Barcelonas biggest challenge will be price and Intels move to 45nm. It will be superior in a number of areas, but the business customer will be the deciding factor in it all. The scary part is AMD needs results quickly.


By Oxygenthief on 6/1/2007 5:33:59 AM , Rating: 2
I am sure they are all great people there but if I can't understand someone's broken english its not good customer/tech support.

If Dell wants to hire someone from Mali, India, Iraq, or some other god forsaken place to build components or systems I could give a rats ass. As long as the component or system did what it was supposed to who cares right?

Now take that same mentality and apply it towards Dell's current tech/customer support system. I, along with most others, cannot understand half of what is said over the phone. Thus it is not a very good service being provided. And we aren't talking about mom and pop customer/tech support, we are talking about tier 1 support here.

Would anyone accept a system that had half its components damaged upon delivery??? NO! They would RMA the POS back to Dell. Let's hope Dell has finally conceided to the thousands of complaints on this issue.




By TomZ on 6/1/2007 7:32:03 AM , Rating: 2
quote:
I am sure they are all great people there but if I can't understand someone's broken english its not good customer/tech support.

I noticed on Gateway's site the other day that they say they have all US-based support. I thought that was interesting.


80% Commercial
By Brovane on 6/2/2007 9:42:39 PM , Rating: 2
80% of Dell's business comes from businesses. Home users is only a miniority part of Dell's business. From the commercial side I have been overall very happy with Dell's business machines and servers.
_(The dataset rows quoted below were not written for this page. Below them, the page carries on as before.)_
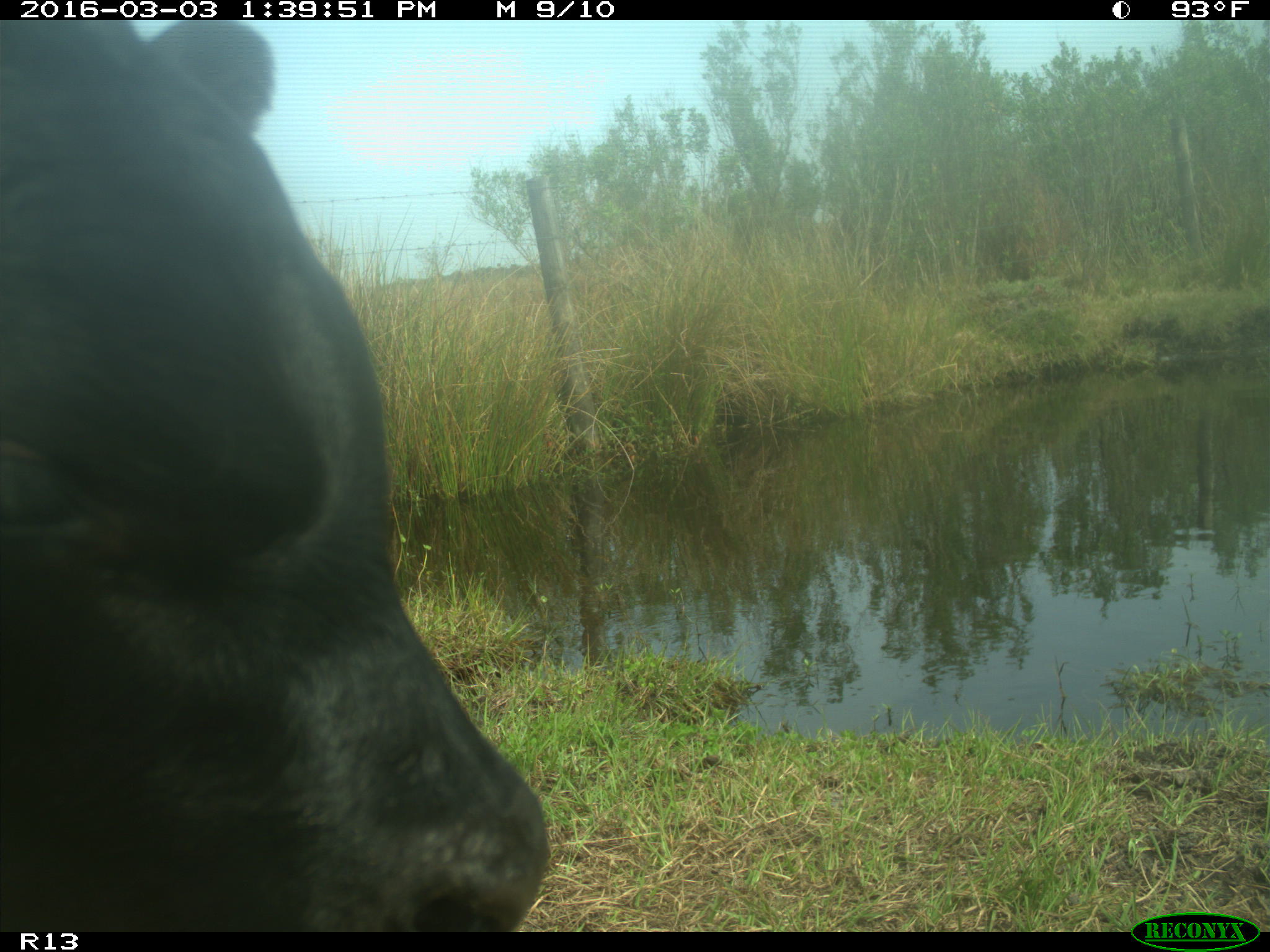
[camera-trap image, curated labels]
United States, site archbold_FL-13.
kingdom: Animalia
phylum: Chordata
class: Mammalia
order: Artiodactyla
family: Bovidae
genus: Bos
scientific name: Bos taurus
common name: domestic cow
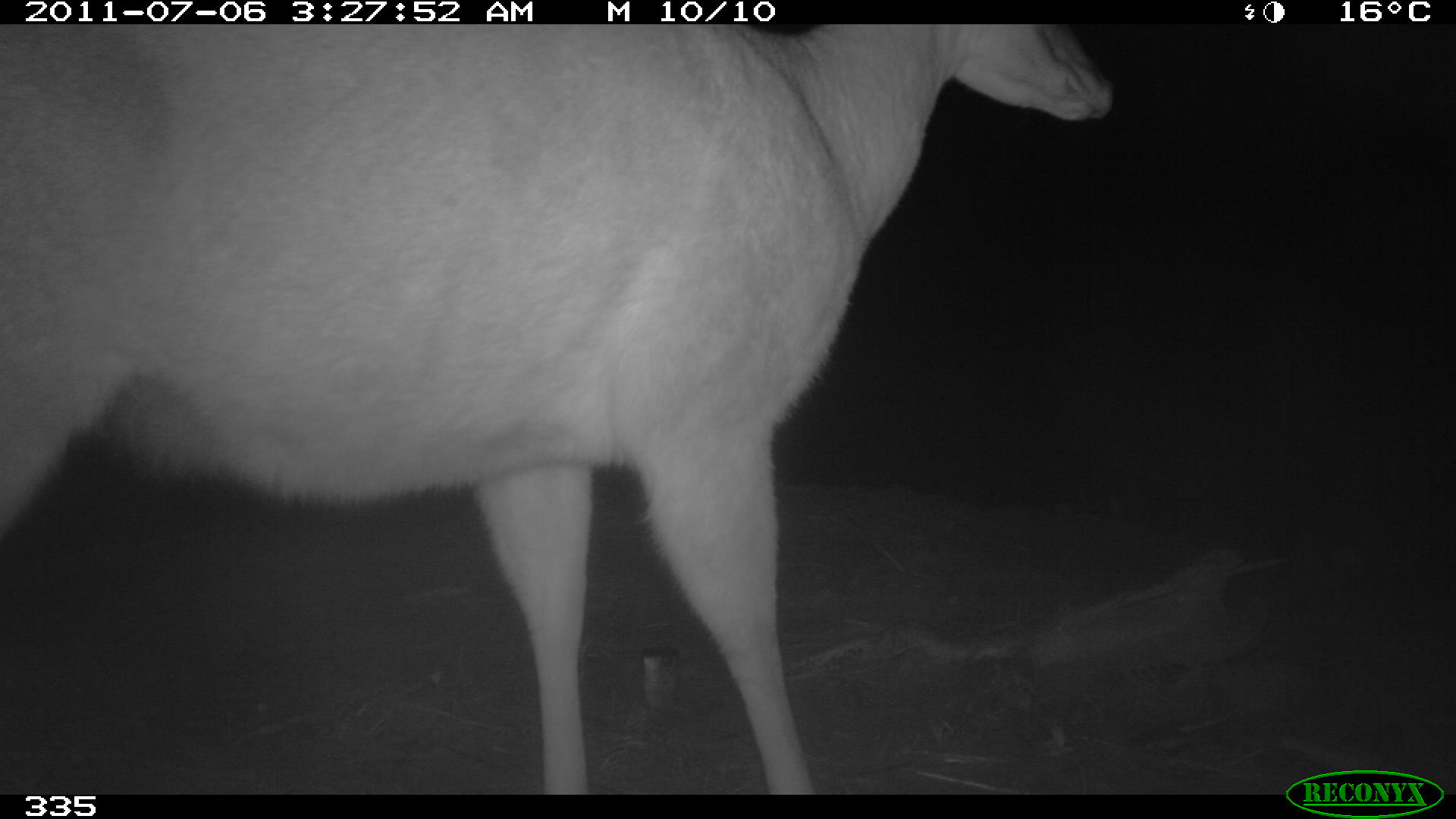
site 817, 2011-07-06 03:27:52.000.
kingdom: Animalia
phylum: Chordata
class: Mammalia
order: Artiodactyla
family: Cervidae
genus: Mazama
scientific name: Mazama americana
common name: red brocket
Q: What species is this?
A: Mazama americana (red brocket).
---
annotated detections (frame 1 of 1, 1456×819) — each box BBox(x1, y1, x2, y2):
mazama americana: BBox(1, 26, 1113, 795)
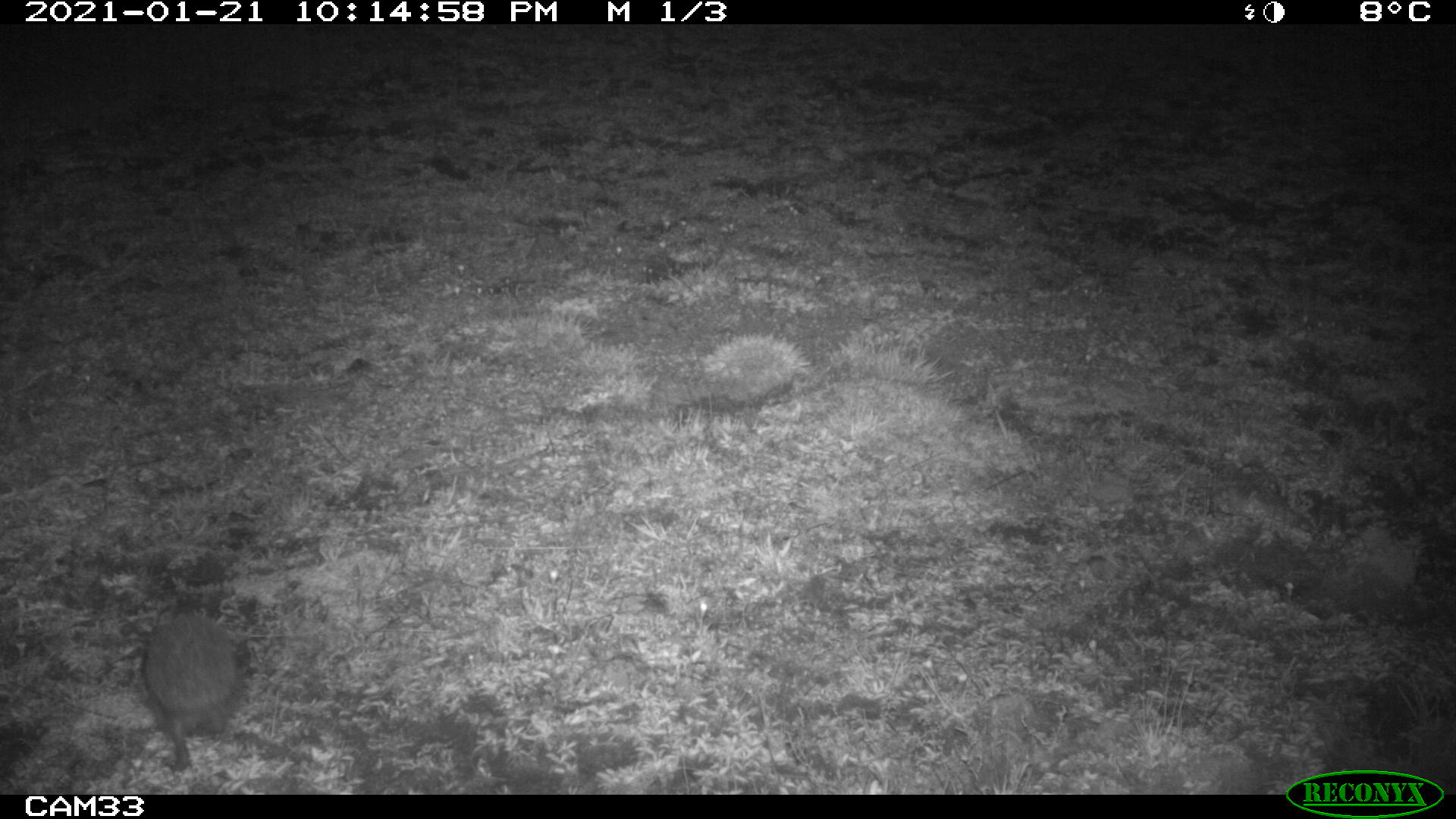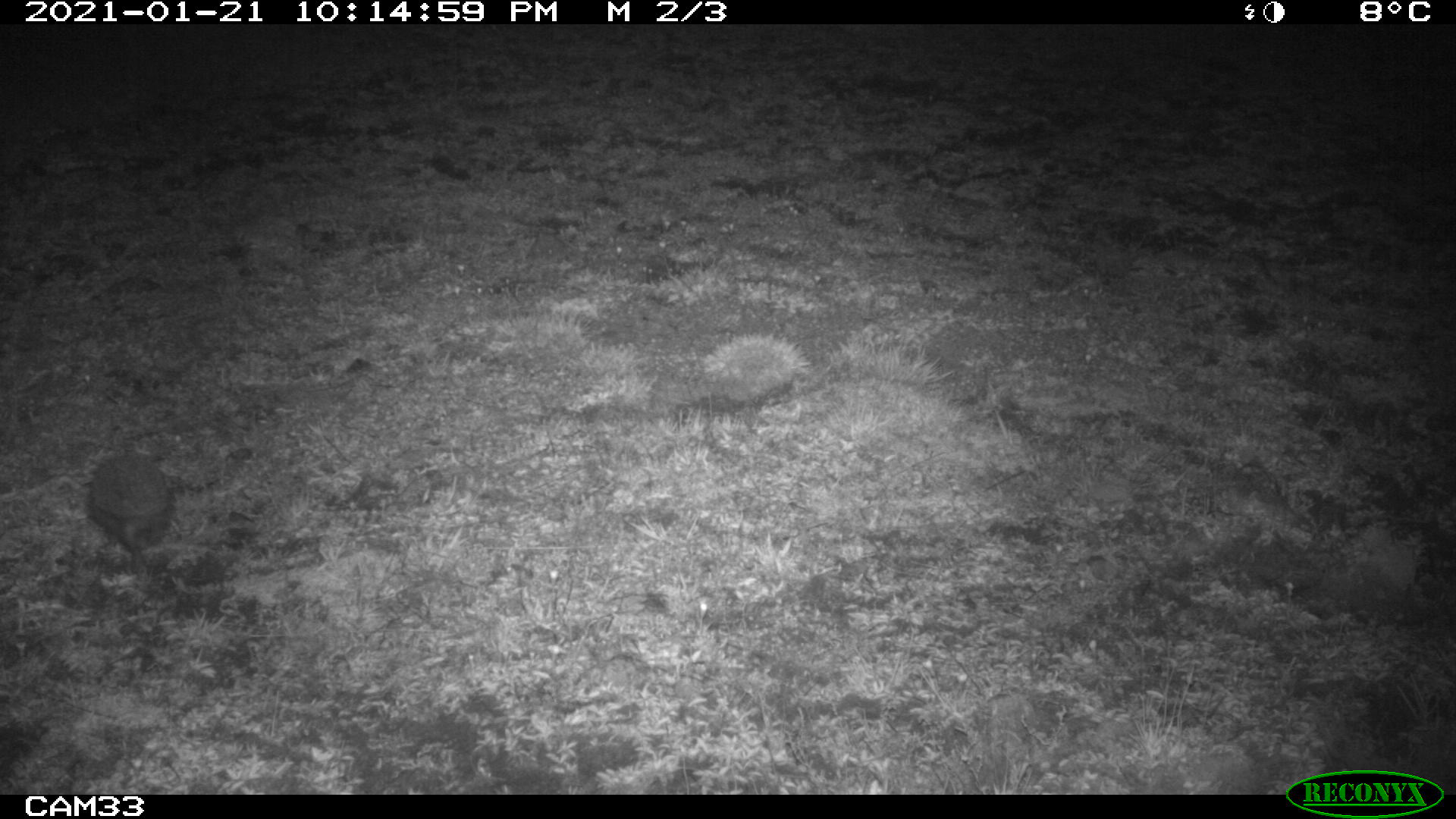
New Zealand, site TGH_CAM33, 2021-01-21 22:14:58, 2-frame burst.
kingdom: Animalia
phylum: Chordata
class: Mammalia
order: Eulipotyphla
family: Erinaceidae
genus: Erinaceus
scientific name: Erinaceus europaeus europaeus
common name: european hedgehog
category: hedgehog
Basically the real money is selling to Businesses not home users. From me personally I use nothing but Dell at home myself. With 4 year warranties with complete care and two young children in the house no worries on my part. I think when some people compare prices they forget to add in the warranties that Dell can offer. Is Dell perfect no, but no computer company is either. Overall Dell's manufacturing process is incredible. I went on a tour of there manufacturing facility in Round Rock and I was very impressed with there efficiency of production. It is incredible what you can do with only 200,000 sq/ft of factory floor.




Cost Complexity
By wallijonn on 6/4/2007 11:59:38 AM , Rating: 2
quote:
"Our strategic intent is to simplify information technology for our customers by removing cost and complexity," said Chairman and CEO Michael Dell.


How is it that if you buy directly from a manufacturer that you have to wait weeks for a rebate? Why not do away with the complexity by just reducing the price right on the website and foregoing rebates entirely?